__Required task 1__: Please copy the Moka Group project overview below word for word, in full.

__Excerpted text__:
☆ ☆ ☆ ☆
Moka Group

UX, Web and Print Design / Photography and Content Creation

Project Overview

Challenge: Moka and the Starlight Lounge, two intertwined businesses in a small town, faced an identity crisis. Despite being in the same building and owned and operated by the same people, patrons were often confused about how connected the two were. I sought to draw the connection between businesses and resolve questions guests often posed with my designs, creating a smooth experience for anyone visiting the restaurant physically or digitally.

Team: One UX designer, later joined by one marketing specialist

My Role: Interviewing, contextual inquiry, user research, wireframing, mockups, interaction design, information design, service design, print design, social media and marketing strategy, content creation, administrative document design

Technologies Used: Adobe XD, WordPress, CSS, Adobe Illustrator CC, Adobe InDesign CC, Adobe Photoshop CC, Canon Rebel t3i DSLR camera

On the consumer-facing end, I revamped the website and redesigned the main menu and to-go menu to visually unify a dual-business and convey its information.

Website

Moka’s website was in need of a redesign and some slimming down. After breaking down the information architecture and cataloging which pages are linked from the homepage and how many times, I set to work simplifying the structure and designing a new website.

Screenshot of a restaurant website with a horizontal navigation, logo reading 'moka,' and a slider image with a pastry case and text that reads, 'Baked goods made daily!' alongside a window with a plaintext document full of notes.
☆ ☆ ☆ ☆
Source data
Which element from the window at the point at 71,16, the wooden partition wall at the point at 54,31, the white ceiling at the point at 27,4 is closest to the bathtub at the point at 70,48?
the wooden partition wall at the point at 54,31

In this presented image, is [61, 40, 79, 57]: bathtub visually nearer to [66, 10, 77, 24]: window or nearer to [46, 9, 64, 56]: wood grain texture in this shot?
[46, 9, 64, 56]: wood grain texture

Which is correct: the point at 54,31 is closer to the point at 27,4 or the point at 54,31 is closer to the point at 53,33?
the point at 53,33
☆ ☆ ☆ ☆
__Required task 2__: Render every line of the records above as a JSON list of strings, one string per line, leaving out blank lines.

__Written answer 1__:
Moka Group

UX, Web and Print Design / Photography and Content Creation

Project Overview

Challenge: Moka and the Starlight Lounge, two intertwined businesses in a small town, faced an identity crisis. Despite being in the same building and owned and operated by the same people, patrons were often confused about how connected the two were. I sought to draw the connection between businesses and resolve questions guests often posed with my designs, creating a smooth experience for anyone visiting the restaurant physically or digitally.

Team: One UX designer, later joined by one marketing specialist

My Role: Interviewing, contextual inquiry, user research, wireframing, mockups, interaction design, information design, service design, print design, social media and marketing strategy, content creation, administrative document design

Technologies Used: Adobe XD, WordPress, CSS, Adobe Illustrator CC, Adobe InDesign CC, Adobe Photoshop CC, Canon Rebel t3i DSLR camera

On the consumer-facing end, I revamped the website and redesigned the main menu and to-go menu to visually unify a dual-business and convey its information.

Website

Moka’s website was in need of a redesign and some slimming down. After breaking down the information architecture and cataloging which pages are linked from the homepage and how many times, I set to work simplifying the structure and designing a new website.

Screenshot of a restaurant website with a horizontal navigation, logo reading 'moka,' and a slider image with a pastry case and text that reads, 'Baked goods made daily!' alongside a window with a plaintext document full of notes.

__Written answer 2__:
[
  "Which element from the window at the point at 71,16, the wooden partition wall at the point at 54,31, the white ceiling at the point at 27,4 is closest to the bathtub at the point at 70,48?",
  "the wooden partition wall at the point at 54,31",
  "In this presented image, is [61, 40, 79, 57]: bathtub visually nearer to [66, 10, 77, 24]: window or nearer to [46, 9, 64, 56]: wood grain texture in this shot?",
  "[46, 9, 64, 56]: wood grain texture",
  "Which is correct: the point at 54,31 is closer to the point at 27,4 or the point at 54,31 is closer to the point at 53,33?",
  "the point at 53,33"
]